Thesis Defense, Lirui Wang. Robot Fleet Learning from Heterogeneous Data
Speaker
Lirui Wang
CSAIL MIT
Host
Lirui Wang
MIT
TALK: Thesis Defense: Robot Fleet Learning from Heterogeneous Data
Thesis Defense: Robot Fleet Learning from Heterogeneous Data
Speaker: Lirui Wang
In-person Location: 32-D463 (Star)
Zoom Link: https://mit.zoom.us/j/99424131532
Abstract:
One of the key roadblocks for training generalist robotic models today is heterogeneity. Previous robot learning methods often collect data to train with one specific embodiment for one task, which is expensive and prone to overfitting. Similar to humans, robots and embodied agents inherently have to deal with heterogeneous inputs and outputs due to the nature of the perception-action loops across diverse environments. The data format and distributions collected from these systems and used for training them are varied in different modalities such as color, depth, tactile, and proprioceptive information, and/or collected in different domains such as simulation, real robots, and human videos. Moreover, fleets of robots and machines ingest massive amounts of streaming data generated by interacting with their environments in a distributed fashion, and teams of robots shall co-acquire diverse skills through their experiences in varied settings.
The core idea behind my research, fleet learning, is to embrace the heterogeneous nature of robot learning to develop efficient and general algorithms. In this thesis, I will present a few angles toward tackling such challenging problems and application domains, ranging from tokenizing data, aligning representations, and merging policies, to composing skills. We develop insights and theories, often from linear settings, for how fleet learning can lead to more principled and effective use of robotic data and propose algorithmic progress, often through alignments, toward building generalist robotic foundation models.
Empirically, we show advanced robotic manipulation capabilities by leveraging data from multimodal sensory inputs and multiple domains. In addition to outperforming several previous state-of-the-art across simulation and real-world benchmarks, we develop intelligent systems for robotic applications such as package handling in warehouses as well as dexterous tool-use tasks that have applications such as manufacturing, logistics, and household robots.
Thesis Defense: Robot Fleet Learning from Heterogeneous Data
Speaker: Lirui Wang
In-person Location: 32-D463 (Star)
Zoom Link: https://mit.zoom.us/j/99424131532
Abstract:
One of the key roadblocks for training generalist robotic models today is heterogeneity. Previous robot learning methods often collect data to train with one specific embodiment for one task, which is expensive and prone to overfitting. Similar to humans, robots and embodied agents inherently have to deal with heterogeneous inputs and outputs due to the nature of the perception-action loops across diverse environments. The data format and distributions collected from these systems and used for training them are varied in different modalities such as color, depth, tactile, and proprioceptive information, and/or collected in different domains such as simulation, real robots, and human videos. Moreover, fleets of robots and machines ingest massive amounts of streaming data generated by interacting with their environments in a distributed fashion, and teams of robots shall co-acquire diverse skills through their experiences in varied settings.
The core idea behind my research, fleet learning, is to embrace the heterogeneous nature of robot learning to develop efficient and general algorithms. In this thesis, I will present a few angles toward tackling such challenging problems and application domains, ranging from tokenizing data, aligning representations, and merging policies, to composing skills. We develop insights and theories, often from linear settings, for how fleet learning can lead to more principled and effective use of robotic data and propose algorithmic progress, often through alignments, toward building generalist robotic foundation models.
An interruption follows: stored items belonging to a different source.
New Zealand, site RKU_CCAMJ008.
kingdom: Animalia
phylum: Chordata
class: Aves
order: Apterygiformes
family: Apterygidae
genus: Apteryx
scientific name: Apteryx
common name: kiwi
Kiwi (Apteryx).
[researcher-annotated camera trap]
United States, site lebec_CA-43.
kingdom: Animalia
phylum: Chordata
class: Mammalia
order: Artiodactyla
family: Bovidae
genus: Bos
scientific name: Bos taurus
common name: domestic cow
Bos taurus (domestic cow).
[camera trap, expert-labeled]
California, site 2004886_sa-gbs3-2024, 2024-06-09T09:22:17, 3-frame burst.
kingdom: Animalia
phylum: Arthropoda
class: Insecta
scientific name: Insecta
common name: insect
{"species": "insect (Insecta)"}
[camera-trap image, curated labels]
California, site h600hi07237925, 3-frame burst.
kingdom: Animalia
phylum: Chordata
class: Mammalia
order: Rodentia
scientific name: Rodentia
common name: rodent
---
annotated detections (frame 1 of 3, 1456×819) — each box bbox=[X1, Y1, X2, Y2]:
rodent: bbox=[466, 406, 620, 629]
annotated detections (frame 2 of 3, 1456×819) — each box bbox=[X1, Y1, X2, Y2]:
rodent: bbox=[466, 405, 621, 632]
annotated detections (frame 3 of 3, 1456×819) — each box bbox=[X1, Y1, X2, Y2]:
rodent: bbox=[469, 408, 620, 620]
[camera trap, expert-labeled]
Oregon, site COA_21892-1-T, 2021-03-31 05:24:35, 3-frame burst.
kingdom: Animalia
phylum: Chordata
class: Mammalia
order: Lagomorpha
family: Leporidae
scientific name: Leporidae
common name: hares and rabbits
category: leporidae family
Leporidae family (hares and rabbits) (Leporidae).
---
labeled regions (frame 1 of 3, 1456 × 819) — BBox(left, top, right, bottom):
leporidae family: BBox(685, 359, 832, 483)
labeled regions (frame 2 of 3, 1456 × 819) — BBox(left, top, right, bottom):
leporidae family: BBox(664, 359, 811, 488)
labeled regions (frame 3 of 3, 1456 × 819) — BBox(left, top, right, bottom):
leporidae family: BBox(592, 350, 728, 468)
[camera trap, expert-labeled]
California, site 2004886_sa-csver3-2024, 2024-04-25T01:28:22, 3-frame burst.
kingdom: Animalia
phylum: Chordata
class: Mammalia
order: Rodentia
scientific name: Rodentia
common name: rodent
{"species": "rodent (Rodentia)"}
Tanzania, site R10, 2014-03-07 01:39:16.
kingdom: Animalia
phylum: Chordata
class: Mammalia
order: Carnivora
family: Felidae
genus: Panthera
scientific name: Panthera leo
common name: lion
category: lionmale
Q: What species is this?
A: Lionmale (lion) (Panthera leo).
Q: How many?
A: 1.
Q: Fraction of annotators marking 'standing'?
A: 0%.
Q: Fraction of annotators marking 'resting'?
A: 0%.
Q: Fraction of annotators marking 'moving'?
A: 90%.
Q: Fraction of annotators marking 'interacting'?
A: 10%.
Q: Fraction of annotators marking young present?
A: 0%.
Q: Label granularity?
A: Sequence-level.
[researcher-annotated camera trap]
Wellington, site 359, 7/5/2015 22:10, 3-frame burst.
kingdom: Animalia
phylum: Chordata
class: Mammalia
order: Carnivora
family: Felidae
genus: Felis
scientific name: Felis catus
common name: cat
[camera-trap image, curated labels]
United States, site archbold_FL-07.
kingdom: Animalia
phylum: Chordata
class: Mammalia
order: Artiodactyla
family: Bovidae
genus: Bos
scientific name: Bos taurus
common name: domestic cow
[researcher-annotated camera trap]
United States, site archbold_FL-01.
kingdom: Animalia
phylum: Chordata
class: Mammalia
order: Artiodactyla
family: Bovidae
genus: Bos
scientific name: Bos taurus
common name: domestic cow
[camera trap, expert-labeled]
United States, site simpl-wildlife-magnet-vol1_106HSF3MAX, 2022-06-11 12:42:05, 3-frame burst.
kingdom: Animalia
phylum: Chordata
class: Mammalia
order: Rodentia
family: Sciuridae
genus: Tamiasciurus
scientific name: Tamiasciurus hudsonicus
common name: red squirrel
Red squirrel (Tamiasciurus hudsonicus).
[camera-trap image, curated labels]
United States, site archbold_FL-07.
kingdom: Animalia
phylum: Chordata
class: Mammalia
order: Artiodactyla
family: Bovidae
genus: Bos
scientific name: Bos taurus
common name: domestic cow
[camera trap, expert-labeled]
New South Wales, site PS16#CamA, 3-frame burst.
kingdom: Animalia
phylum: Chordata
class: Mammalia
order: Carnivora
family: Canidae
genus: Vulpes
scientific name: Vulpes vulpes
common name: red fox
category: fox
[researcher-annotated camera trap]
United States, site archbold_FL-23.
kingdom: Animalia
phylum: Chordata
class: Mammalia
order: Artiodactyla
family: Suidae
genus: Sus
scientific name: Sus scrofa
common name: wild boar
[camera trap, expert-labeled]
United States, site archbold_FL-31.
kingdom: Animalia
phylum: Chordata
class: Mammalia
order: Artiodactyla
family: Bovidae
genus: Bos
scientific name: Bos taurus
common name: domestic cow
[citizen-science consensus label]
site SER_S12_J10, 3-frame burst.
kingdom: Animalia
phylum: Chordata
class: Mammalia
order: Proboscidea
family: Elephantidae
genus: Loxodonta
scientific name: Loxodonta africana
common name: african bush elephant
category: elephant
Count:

Empirically, we show advanced robotic manipulation capabilities by leveraging data from multimodal sensory inputs and multiple domains. In addition to outperforming several previous state-of-the-art across simulation and real-world benchmarks, we develop intelligent systems for robotic applications such as package handling in warehouses as well as dexterous tool-use tasks that have applications such as manufacturing, logistics, and household robots.